*YOUR OBJECTIVE*. Give back exactly the lines running from the line with "In this pictured" to the end of the entries, and only those lines.

Spatial reasoning question data:
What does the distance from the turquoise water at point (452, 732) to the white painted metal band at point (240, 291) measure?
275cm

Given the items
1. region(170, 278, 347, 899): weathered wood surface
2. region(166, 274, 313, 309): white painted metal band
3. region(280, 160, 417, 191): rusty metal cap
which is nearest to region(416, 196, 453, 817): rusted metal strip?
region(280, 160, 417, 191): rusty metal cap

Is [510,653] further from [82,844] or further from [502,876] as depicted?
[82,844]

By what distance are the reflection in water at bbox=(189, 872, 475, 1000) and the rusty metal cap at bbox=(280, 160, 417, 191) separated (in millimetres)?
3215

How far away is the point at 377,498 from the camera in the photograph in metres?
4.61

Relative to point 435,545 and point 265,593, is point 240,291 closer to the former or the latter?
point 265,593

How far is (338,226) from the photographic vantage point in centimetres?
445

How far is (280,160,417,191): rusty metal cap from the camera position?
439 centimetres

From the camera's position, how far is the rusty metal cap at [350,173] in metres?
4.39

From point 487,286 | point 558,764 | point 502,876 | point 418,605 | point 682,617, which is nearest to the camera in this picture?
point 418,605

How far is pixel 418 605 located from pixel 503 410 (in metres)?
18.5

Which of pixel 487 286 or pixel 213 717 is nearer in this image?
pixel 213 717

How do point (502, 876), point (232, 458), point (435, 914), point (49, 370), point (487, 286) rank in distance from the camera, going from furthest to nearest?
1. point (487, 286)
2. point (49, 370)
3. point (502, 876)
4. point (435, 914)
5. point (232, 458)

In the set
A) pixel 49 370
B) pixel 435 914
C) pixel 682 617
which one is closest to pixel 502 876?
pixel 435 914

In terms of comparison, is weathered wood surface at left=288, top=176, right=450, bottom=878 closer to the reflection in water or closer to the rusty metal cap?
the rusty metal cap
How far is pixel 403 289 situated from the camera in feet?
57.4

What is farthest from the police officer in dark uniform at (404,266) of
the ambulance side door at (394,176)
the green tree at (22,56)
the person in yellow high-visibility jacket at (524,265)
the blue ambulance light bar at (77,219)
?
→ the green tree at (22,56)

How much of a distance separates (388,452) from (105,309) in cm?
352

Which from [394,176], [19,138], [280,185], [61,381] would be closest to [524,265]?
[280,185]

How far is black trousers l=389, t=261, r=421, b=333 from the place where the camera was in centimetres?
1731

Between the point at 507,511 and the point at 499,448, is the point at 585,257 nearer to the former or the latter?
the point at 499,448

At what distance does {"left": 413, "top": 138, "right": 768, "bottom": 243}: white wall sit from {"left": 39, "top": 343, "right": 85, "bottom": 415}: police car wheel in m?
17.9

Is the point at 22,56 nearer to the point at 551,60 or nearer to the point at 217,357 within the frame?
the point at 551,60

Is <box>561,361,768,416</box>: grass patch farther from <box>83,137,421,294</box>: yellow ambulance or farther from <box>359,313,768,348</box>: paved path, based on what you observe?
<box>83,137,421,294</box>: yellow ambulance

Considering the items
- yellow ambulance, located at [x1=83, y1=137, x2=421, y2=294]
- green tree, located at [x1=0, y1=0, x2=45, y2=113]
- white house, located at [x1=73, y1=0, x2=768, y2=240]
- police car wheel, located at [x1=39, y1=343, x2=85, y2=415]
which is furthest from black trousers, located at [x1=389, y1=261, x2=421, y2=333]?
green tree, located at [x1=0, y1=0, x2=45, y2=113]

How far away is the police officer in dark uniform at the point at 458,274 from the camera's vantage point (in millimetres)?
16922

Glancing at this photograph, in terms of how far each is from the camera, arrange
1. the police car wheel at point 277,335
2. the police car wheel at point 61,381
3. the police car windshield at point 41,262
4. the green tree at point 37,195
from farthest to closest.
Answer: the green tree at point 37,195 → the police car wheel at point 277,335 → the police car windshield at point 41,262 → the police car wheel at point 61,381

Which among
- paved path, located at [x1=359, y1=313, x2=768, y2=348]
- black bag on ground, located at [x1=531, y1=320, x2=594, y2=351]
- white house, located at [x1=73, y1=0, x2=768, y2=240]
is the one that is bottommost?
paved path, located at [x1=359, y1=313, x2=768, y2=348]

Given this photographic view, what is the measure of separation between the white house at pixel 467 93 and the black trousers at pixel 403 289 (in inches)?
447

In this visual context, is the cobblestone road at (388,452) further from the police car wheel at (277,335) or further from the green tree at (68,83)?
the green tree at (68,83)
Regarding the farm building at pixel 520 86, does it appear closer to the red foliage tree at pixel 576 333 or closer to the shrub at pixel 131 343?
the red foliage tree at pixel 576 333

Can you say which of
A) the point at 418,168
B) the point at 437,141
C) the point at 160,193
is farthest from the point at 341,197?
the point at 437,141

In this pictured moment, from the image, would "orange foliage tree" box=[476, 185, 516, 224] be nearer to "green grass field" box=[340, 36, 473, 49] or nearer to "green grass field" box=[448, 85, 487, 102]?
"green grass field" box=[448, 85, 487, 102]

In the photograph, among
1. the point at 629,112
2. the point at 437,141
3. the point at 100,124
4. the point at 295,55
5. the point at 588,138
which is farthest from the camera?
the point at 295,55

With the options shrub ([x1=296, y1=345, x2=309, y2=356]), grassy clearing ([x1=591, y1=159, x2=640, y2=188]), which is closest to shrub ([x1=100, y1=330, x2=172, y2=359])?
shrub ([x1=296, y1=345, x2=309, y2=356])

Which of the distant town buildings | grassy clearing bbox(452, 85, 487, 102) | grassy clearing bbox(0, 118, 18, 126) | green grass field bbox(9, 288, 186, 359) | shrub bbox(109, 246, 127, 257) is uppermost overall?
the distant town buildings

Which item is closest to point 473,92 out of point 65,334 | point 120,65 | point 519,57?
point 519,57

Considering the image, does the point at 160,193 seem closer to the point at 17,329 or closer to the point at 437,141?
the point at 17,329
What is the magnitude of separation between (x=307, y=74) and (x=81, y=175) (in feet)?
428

*RESULT*.
In this pictured moment, from the image, would "orange foliage tree" box=[476, 185, 516, 224] be nearer to "green grass field" box=[340, 36, 473, 49] or nearer to "green grass field" box=[448, 85, 487, 102]?
"green grass field" box=[448, 85, 487, 102]

In the photograph, among
1. the point at 629,112
2. the point at 437,141
3. the point at 100,124
4. the point at 295,55
5. the point at 588,138
which is farthest from the camera?
the point at 295,55

With the options shrub ([x1=296, y1=345, x2=309, y2=356]), grassy clearing ([x1=591, y1=159, x2=640, y2=188]), which is closest to shrub ([x1=100, y1=330, x2=172, y2=359])?
shrub ([x1=296, y1=345, x2=309, y2=356])

Which of the distant town buildings | grassy clearing bbox(452, 85, 487, 102) | grassy clearing bbox(0, 118, 18, 126) | green grass field bbox(9, 288, 186, 359) | shrub bbox(109, 246, 127, 257) is uppermost overall?
the distant town buildings

Which item is closest to point 473,92 out of point 65,334 | point 120,65 | point 519,57?
point 519,57

Considering the image, does the point at 160,193 seem closer to the point at 17,329 or closer to the point at 437,141?
the point at 17,329
What is the magnitude of separation between (x=307, y=74) and (x=81, y=175) (in feet)?
428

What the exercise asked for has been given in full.